* _WHAT IS REQUIRED_
According to the big Earth data text, why are driving science quests and application challenges the keys to advancing big Earth data analytics? Answer in one to three sentences.

* _EXERCISE TEXT_
____________

Driving science quests and application challenges are the keys to the advancement of big Earth data analytics as the broadness of Earth science and the integration of Earth data with other domain data could always produce new values for answering new science questions and addressing new application challenges. This aspect includes the engagement of stakeholders with a composed list of funded/planned/existing tools, projects. It would also be preferred to redefine the possibility of a new question to be answered or challenges to be addressed with new known capabilities.

Spatiotemporal understanding sets up the principle and foundation for the integration of big Earth data cross sensors, domains, applications, and usages. While it is pretty matured in the model and simulation analytics, it needs to be expanded and serve as a core for integrative big Earth data analytics from other aspects for integrated sciences. The spatiotemporal understanding also helps us understand the importance of healthiness & cost of the integrated system supporting big Earth data analytics.

New ideas, observations, simulations, needs, technologies, analytics, presentations are interweaved to drive the advancement of each other to support the overall advancement of big Earth data analytics in order to answer grand scientific questions and address bold geoscience engineering challenges.

5.3. Engineers

While a large number of advanced research projects have been funded to develop new tools and algorithms to facilitate new big Earth data analytics, the engineering process for fusing the technology developed into operations includes of much engineering investigation of adopting cloud capability, open source, machine learning, advanced search, cloud optimization, and data transformation. This is where industry can be best leveraged.

____________

* _DATA_
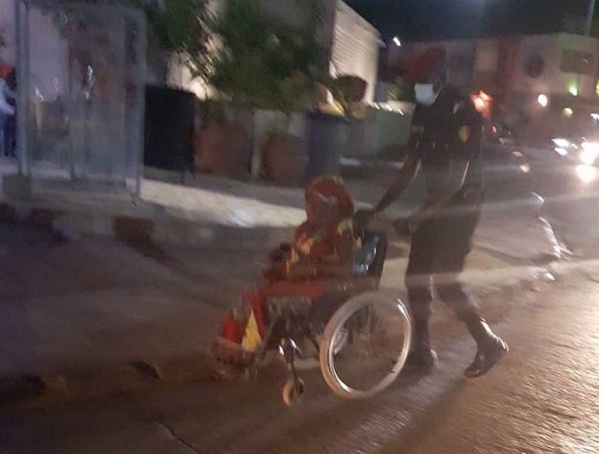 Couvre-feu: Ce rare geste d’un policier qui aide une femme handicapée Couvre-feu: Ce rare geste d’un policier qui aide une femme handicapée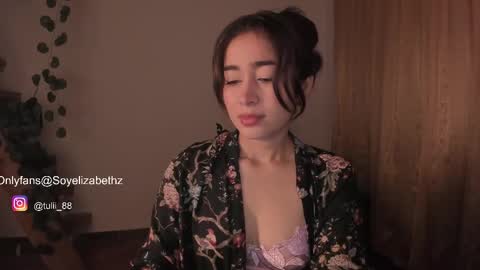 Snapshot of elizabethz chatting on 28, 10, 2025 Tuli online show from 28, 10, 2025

____________

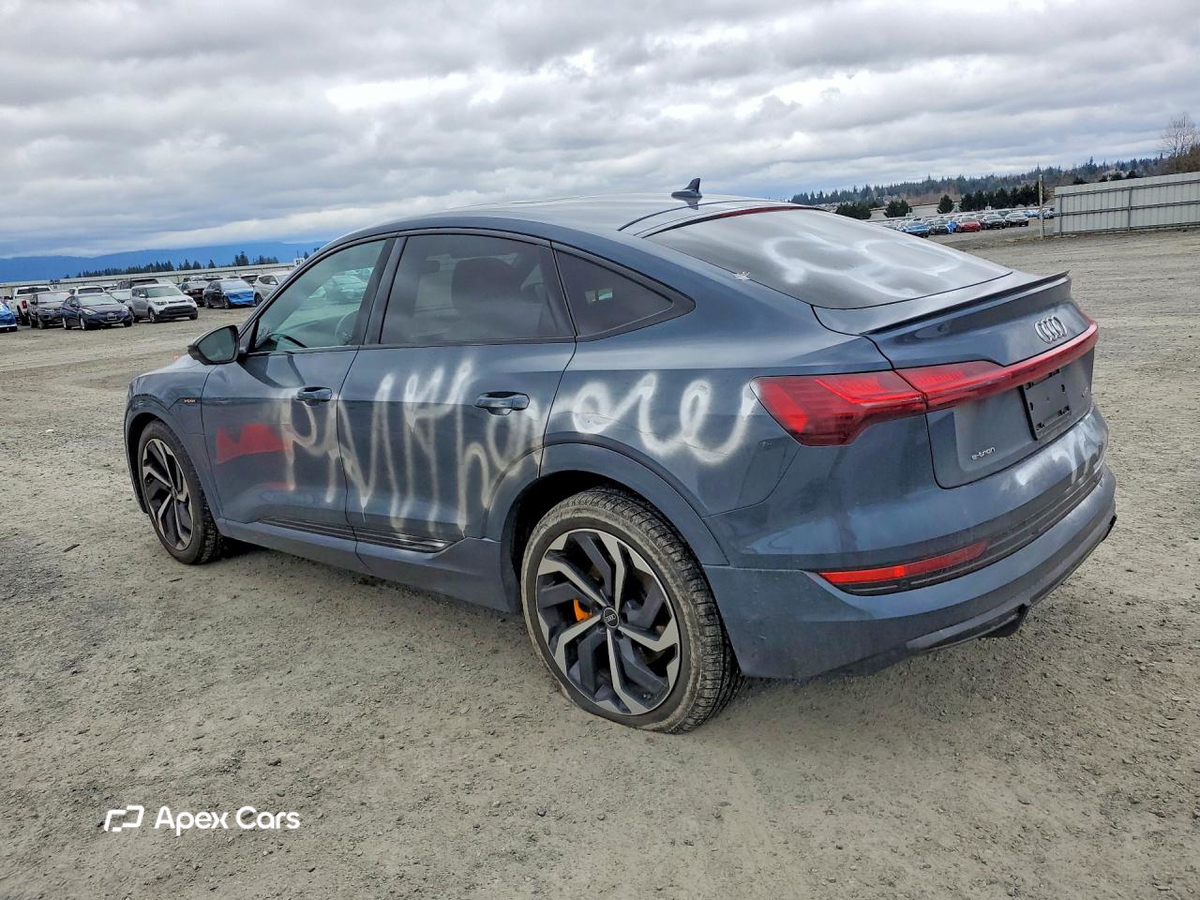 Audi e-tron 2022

____________

* _OUTPUT OF THE EXERCISE_
Earth science is very broad, and combining Earth data with data from other fields can always produce new value. That new value helps answer new science questions and meet new application challenges.